Artwork
Untitled

Untitled is a gouache drawing by Solomon Telingater. It dates from 1934 and is held in the collection of the Museum of Modern Art.
About this work
Overview
Created around 1934 by Soviet artist Solomon Telingater, this drawing combines gouache, ink, pencil, and cut-and-pasted printed and painted paper.
Created around 1934 by Soviet artist Solomon Telingater, this drawing combines gouache, ink, pencil, and cut-and-pasted printed and painted paper. As a founding member of the Constructivist October group, Telingater applied principles of industrial design and typographic experimentation to this mixed-media work. The piece exemplifies Constructivism’s interest in material innovation and visual fragmentation, rejecting traditional composition in favor of layered, assembled forms.
Subject & Meaning
The composition centers on an abstracted automobile, its form constructed from irregular shapes and non-naturalistic colors.
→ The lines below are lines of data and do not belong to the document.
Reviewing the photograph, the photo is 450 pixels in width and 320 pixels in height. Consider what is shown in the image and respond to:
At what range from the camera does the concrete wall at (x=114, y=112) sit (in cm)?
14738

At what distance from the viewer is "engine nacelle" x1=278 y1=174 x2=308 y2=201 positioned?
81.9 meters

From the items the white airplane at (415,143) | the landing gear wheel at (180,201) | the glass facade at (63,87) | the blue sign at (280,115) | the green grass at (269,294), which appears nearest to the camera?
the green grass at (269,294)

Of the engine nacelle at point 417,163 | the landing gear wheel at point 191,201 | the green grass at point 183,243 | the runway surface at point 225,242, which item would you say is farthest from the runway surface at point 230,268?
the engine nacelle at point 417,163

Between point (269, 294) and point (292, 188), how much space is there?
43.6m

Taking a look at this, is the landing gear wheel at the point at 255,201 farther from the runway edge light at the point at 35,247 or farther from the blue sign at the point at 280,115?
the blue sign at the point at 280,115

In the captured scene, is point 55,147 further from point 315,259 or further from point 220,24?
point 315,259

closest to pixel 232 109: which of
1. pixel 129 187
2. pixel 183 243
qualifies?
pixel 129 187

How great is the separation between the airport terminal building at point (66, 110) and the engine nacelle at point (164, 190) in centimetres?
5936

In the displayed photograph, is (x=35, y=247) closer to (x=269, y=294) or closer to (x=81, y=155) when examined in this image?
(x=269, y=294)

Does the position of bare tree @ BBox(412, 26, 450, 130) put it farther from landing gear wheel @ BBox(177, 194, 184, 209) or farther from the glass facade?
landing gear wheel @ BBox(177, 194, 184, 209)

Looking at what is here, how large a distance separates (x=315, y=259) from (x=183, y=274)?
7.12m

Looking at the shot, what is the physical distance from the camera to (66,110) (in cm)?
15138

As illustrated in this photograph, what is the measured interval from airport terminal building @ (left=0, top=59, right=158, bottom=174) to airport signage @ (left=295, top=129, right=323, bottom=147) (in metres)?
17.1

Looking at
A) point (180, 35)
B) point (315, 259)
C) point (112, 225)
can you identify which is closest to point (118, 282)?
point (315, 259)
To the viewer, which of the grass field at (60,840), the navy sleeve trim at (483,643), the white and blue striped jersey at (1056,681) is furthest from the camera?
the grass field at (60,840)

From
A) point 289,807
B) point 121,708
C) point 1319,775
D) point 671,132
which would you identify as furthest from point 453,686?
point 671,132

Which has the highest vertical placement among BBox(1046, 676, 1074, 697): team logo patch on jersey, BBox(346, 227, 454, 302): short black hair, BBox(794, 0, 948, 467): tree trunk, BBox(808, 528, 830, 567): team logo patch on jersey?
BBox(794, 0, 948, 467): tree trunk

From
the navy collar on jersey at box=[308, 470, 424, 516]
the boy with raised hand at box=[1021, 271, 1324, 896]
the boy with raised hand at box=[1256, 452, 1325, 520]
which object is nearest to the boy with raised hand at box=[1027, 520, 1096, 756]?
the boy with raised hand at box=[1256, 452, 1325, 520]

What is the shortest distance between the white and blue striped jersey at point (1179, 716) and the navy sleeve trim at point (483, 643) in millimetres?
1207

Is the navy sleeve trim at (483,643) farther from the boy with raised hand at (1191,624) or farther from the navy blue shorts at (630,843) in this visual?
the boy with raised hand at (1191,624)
Above it, a ship with red flags, a clock, and a large eye float alongside figures in stylized attire, some holding tools or weapons. The inclusion of foreign-language text and disparate symbols suggests a commentary on modernity, technology, and ideological tension, reflecting the turbulent political and cultural climate of early Soviet society.
Technique & Style
Telingater employed collage as a structural device, layering painted paper, printed fragments, and hand-drawn elements to build a dense visual field. Gouache provided opaque color accents, while ink and pencil defined contours and added textual elements. The technique rejects illusionism in favor of flat planes and abrupt juxtapositions, aligning with Constructivist ideals that prioritized material honesty and dynamic assembly over representational fidelity.
History & Provenance
Telingater, active in Moscow during the 1920s and 1930s, contributed significantly to Soviet graphic design and book arts. This work emerged during a period when Constructivism was being suppressed in favor of Socialist Realism. Though little is documented about the specific provenance of this piece, its survival suggests it was preserved privately or in institutional collections that retained pre-Stalinist avant-garde works despite official disfavor.
Context
In the early 1930s, Soviet cultural policy shifted toward state-sanctioned realism, marginalizing experimental movements like Constructivism. Telingater’s work, though rooted in earlier avant-garde principles, reflects the lingering influence of revolutionary visual language. The collision of industrial, military, and symbolic motifs in this piece mirrors the contradictions of a society striving to reconcile technological progress with ideological control.
Legacy
Telingater’s *Untitled* stands as a rare surviving example of late Constructivist graphic experimentation in the USSR. While his commercial design work was more widely circulated, this piece reveals the persistence of radical formal inquiry even as political pressures intensified. It contributes to the broader understanding of how Soviet artists navigated censorship while preserving the visual vocabulary of the revolutionary decade.
Artist & collection
Artist
Solomon Telingater (1903 – 1969) was a Soviet graphic artist, illustrator, printer, typographer, and book designer.